I don’t remember the specific story I was reading, but I do remember the moment of surprise I experienced. What was that I had read? The writer’s opinion? I probably passed it off at the time, but now I see that moment as eerily prescient. Today we live in a world where it would be difficult to find any news story that doesn’t have at least an element of editorial opinion inserted somewhere – if not in the actual copy, then in the headline, placement, or sources included to support the idea. It’s the world we have built and chosen for ourselves, and it wouldn’t exist if it weren’t profitable – or at least perceived to be a path to profitability – for the media companies that propagate it.
So is there still a role in this world for basic journalistic principles based on truth, fairness, accuracy and objectivity?

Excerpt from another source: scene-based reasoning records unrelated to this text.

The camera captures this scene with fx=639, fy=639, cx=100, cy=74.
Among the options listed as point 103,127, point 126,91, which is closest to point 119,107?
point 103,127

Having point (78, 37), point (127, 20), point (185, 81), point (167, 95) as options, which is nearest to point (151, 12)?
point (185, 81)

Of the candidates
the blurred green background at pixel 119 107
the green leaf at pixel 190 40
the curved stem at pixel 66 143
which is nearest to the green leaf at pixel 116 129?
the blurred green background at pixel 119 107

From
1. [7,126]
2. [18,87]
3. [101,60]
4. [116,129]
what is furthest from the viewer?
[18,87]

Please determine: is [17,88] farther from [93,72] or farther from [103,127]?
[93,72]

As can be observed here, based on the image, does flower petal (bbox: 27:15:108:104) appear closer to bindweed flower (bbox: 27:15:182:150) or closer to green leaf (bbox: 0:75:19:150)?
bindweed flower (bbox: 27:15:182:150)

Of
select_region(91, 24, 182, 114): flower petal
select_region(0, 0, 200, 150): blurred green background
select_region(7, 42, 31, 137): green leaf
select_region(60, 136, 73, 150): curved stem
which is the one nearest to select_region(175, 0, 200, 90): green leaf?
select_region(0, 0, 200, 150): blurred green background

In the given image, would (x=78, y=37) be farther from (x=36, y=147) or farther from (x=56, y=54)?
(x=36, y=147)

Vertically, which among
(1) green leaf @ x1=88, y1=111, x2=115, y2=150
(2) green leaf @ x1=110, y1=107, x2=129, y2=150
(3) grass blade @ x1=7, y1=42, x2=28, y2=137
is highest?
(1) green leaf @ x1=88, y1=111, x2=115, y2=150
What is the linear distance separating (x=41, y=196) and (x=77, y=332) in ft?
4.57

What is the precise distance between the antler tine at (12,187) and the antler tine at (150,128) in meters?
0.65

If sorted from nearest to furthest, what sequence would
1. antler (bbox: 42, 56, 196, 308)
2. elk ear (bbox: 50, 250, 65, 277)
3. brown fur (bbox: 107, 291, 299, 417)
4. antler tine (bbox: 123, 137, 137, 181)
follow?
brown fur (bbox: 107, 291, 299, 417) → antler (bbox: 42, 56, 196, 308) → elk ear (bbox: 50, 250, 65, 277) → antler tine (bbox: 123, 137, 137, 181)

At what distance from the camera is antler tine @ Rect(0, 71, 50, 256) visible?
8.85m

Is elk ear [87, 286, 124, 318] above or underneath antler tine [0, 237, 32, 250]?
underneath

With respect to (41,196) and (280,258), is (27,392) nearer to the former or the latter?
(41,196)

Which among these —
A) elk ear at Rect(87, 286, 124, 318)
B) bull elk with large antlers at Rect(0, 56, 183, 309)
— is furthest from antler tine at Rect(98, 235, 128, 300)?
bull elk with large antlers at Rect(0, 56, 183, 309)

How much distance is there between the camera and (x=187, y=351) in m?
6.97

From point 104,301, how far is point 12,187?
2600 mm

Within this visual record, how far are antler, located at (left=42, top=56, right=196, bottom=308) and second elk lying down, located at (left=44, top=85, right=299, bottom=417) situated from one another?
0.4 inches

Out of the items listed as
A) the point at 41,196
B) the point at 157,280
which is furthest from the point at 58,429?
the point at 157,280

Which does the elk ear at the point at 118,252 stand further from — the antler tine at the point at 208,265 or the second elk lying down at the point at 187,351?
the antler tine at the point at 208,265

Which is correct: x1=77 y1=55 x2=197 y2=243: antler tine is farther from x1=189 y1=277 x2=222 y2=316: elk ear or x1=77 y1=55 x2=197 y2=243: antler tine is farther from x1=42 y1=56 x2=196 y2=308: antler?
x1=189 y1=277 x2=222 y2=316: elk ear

I certainly think so. I hope so. Not only is journalism one of the cornerstones of our democracy, assuming the role of public witness for members of society, but we all can benefit from experiencing the thrill of reading a well-written and thoroughly researched piece.
In the public relations profession, good writing still counts, and I’m excited to see new young professionals who bring these skills to their work. Part of what we’re selling is quality, and you can’t argue with a well-written sentence or clever turn of phrase.

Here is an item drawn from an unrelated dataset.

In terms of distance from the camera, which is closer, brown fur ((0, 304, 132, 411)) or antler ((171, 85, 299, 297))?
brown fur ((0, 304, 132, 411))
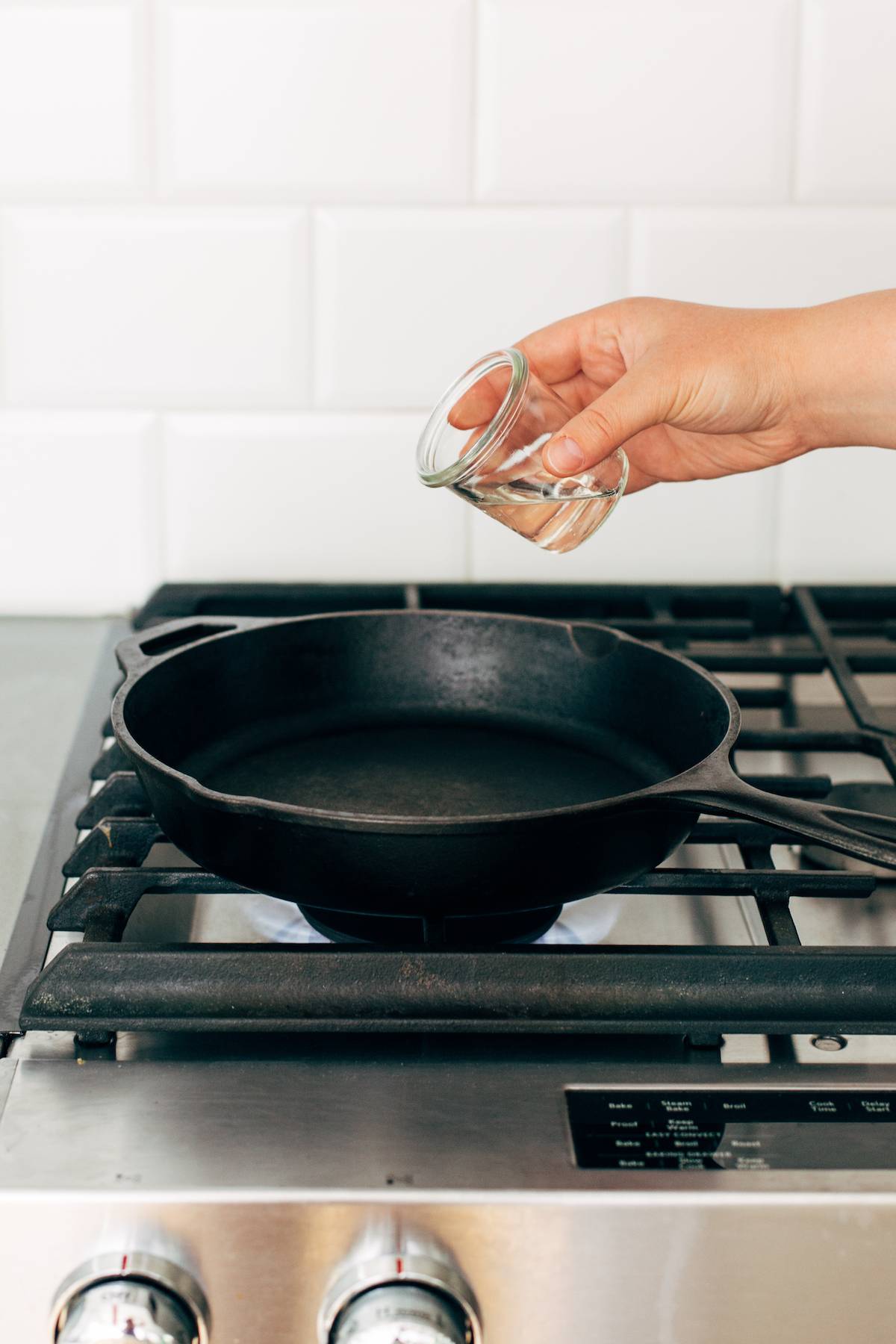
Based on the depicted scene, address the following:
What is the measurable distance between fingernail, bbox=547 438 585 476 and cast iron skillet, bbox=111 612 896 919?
0.44 feet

In fact, respecting the principles of journalism in our work can provide a number of benefits:
- Seeing multiple sides to a story
- Learning what is newsworthy and what isn’t
- Practicing objectivity and refining critical thinking skills
- Speaking the same “language” as the editors and reporters we interact with
- Adopting an approach to writing that is well suited to a variety of situations
- Appreciating the craft of the p.r. business, not just the mechanics of it
I do believe that opinion is now an important part of journalism as well, and informed consumers will recognize the difference. In creating content for our clients, we can leverage the benefits of various types of media content while staying true to our roots in journalism. Don’t throw out that AP Stylebook just yet!
Rob Martin, Agency Principal
We hear a lot about “fake news” these days. But what is it exactly?
Usually the term fake news may refer to a story that is patently false, having been fabricated out of thin air. But some stories that earn this label may actually contain an element of truth that has been misrepresented or exaggerated in a way to mislead or generate profit. Thinking in those terms, does our work in public relations – with a focus on the positive and promotional aspects of a client’s business – qualify as one form of fake news?
First, some background. You may think “fake news” is a relatively new phenomenon, having achieved prominent notice during the 2016 U.S. presidential election. Only the term is new, but the concept is quite old. Did you know that Roman politician Mark Antony’s suicide in 30 BC was due in part to a misinformation campaign conducted by his political nemesis Octavian? And there are many other examples of fake news through the centuries, including major instances during both world wars of the 20th Century, and Benjamin Franklin’s fake news story about murderous Indians working with King George III during the American Revolution.
Now, what about the public relations profession today? It may be true that we hope to present a positive outlook in our work, but our output doesn’t have to look like total propaganda. There are many things we can do to ensure quality and fairness:
- Thoroughly check all facts to ensure accuracy.
- Remain transparent, and don’t pretend to be something you’re not.
- Use multiple sources to support the story, including analysts, customers and other third parties.
- Recognize there are opposing viewpoints where possible.
- Make sure it is clear that the client is the source of the material.